Final small tsu ッ not transliterated

Question

Final small tsu ッ not transliterated

nicolas-raoul opened this issue 9 years ago · 6 comments

Answer 1 · 2016-06-25T08:48:59.000Z

I've came up with a workaround for this that consists in merging 2 consecutive tokens into 1, i'm going send you a pull request for this too!

Btw, a small tsu at the end of the word may also indicate an exclamation mark.

Answer 2 · 2016-06-25T13:54:14.000Z

Thanks :-)

Answer 3 · 2020-04-09T21:22:19.000Z

Hello!

Thank you for building this tool!

I am running into incidences of tokens that either are :

not converted to romaji (end up in the romaji string as kanjis because the code sees them as "サ変接続" and inserts the surface token into the string buffer). example: 誕生
not inserted into the romaji string buffer at all, example: もらった (only the final 'ta' gets inserted into the romaji stringbuffer

The source for the jakaroma class has a variable that does not seem to get used in the end: lastTokenToMerge?

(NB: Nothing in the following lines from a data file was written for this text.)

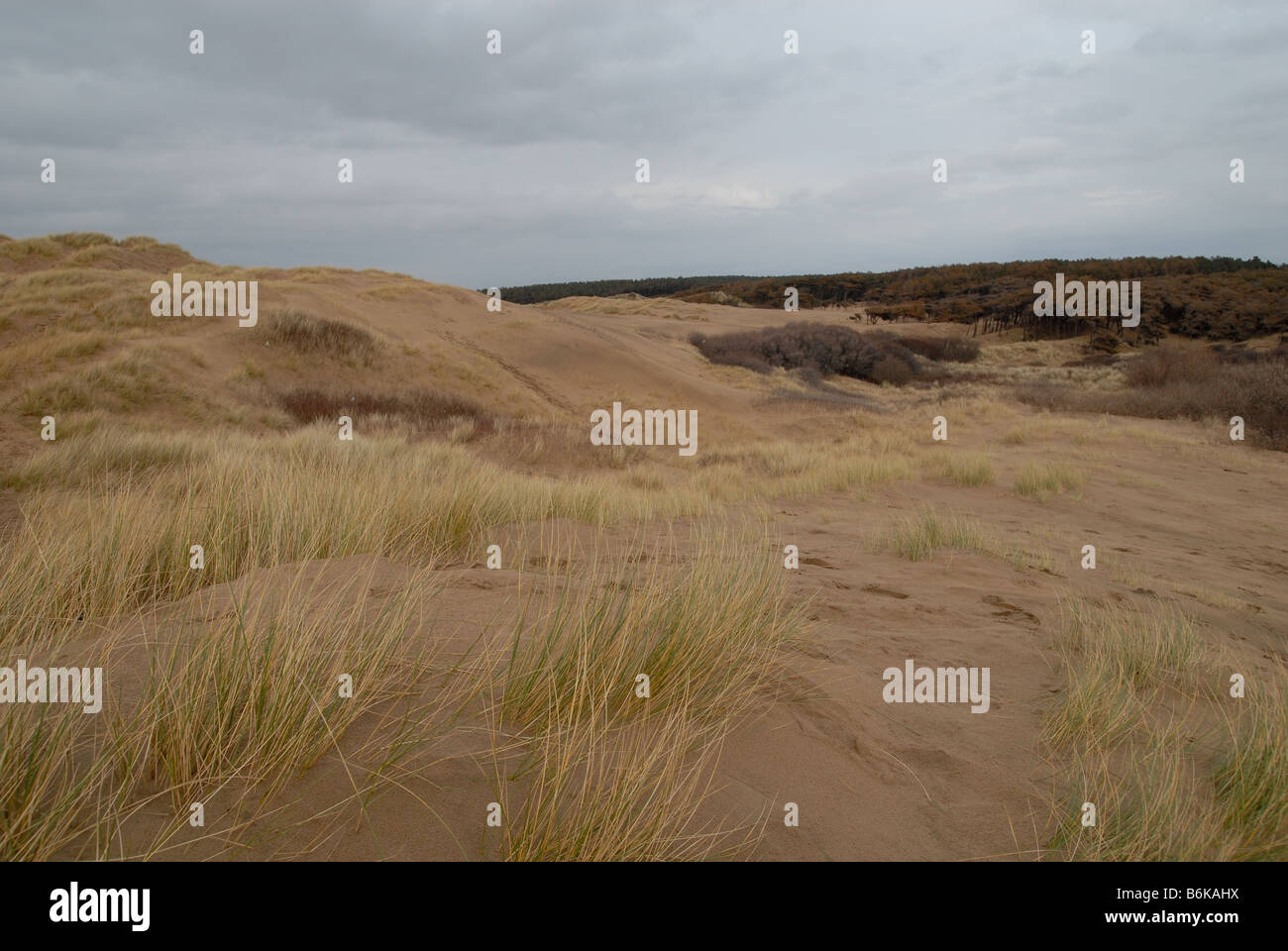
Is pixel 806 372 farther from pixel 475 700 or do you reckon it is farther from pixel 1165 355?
Result: pixel 475 700

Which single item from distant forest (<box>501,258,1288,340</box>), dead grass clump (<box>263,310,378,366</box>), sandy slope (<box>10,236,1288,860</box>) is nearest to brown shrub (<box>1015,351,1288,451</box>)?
sandy slope (<box>10,236,1288,860</box>)

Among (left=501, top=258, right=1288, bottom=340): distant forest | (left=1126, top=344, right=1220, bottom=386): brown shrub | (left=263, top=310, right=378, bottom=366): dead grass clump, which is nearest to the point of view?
(left=263, top=310, right=378, bottom=366): dead grass clump

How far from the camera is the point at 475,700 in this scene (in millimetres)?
2471

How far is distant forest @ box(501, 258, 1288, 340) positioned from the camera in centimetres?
4003

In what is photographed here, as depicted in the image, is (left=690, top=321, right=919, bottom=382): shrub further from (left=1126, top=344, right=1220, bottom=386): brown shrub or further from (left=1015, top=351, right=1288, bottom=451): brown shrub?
(left=1126, top=344, right=1220, bottom=386): brown shrub

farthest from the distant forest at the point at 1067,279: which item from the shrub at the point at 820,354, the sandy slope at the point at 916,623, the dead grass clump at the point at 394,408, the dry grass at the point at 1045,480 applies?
the dead grass clump at the point at 394,408

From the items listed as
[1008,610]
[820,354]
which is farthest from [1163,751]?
[820,354]

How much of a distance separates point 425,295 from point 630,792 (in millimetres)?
27087

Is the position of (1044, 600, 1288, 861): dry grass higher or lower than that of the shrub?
lower

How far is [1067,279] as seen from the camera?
4856cm

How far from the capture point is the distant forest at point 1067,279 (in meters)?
40.0

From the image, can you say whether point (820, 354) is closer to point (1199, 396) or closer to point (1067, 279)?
point (1199, 396)

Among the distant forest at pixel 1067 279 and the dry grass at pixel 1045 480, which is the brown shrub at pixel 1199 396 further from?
the distant forest at pixel 1067 279
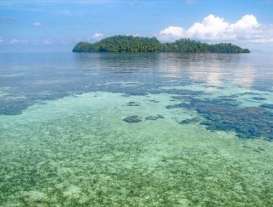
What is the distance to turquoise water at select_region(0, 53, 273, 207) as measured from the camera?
12.4 m

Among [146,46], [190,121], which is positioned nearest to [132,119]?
[190,121]

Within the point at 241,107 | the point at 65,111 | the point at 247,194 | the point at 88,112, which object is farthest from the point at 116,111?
the point at 247,194

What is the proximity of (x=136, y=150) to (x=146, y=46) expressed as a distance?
453ft

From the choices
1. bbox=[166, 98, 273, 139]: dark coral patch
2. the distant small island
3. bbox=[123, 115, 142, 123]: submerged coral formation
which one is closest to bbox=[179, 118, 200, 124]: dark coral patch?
bbox=[166, 98, 273, 139]: dark coral patch

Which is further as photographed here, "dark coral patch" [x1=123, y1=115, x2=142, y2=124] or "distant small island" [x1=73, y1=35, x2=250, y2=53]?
"distant small island" [x1=73, y1=35, x2=250, y2=53]

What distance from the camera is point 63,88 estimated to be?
1455 inches

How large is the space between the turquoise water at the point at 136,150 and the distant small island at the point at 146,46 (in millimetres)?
121256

Do you have any suggestions, or thoughts? I'm a beginner with Java so not sure how much I can contribute, but if you point me in the right direction, I'm happy to try and push things ahead a bit. For now I've taken the stop gap approach of creating an array list of exceptions to the "サ変接続" classification which must be added to manually as these occurrences arise, and which then get correctly converted and inserted into the romaji string buffer. Probably not the best way forward but makes me feel like I'm making some sort of progress each time there is a problem with it :)

For the small tsu issue, it looks like someone had started to implement a fix, but the code doesn't actually merge the token ending with small tsu with the next one (if I'm understanding the intent correctly). Was this 'lastTokenToMerge' variable supposed to be evaluated by another if clause, that tells the next token to prepend it to itself (and I imagine, double the first consonant)? I'm going to implement that here for myself but wanted to make sure I had understood your intent?

Thanks again for making this tool!

Answer 4 · 2020-04-10T01:25:23.000Z

@malkazoid Thanks for the feedback! Unfortunately I don't remember much of the code and have other very busy projects, but I am looking forward to your pull requests :-)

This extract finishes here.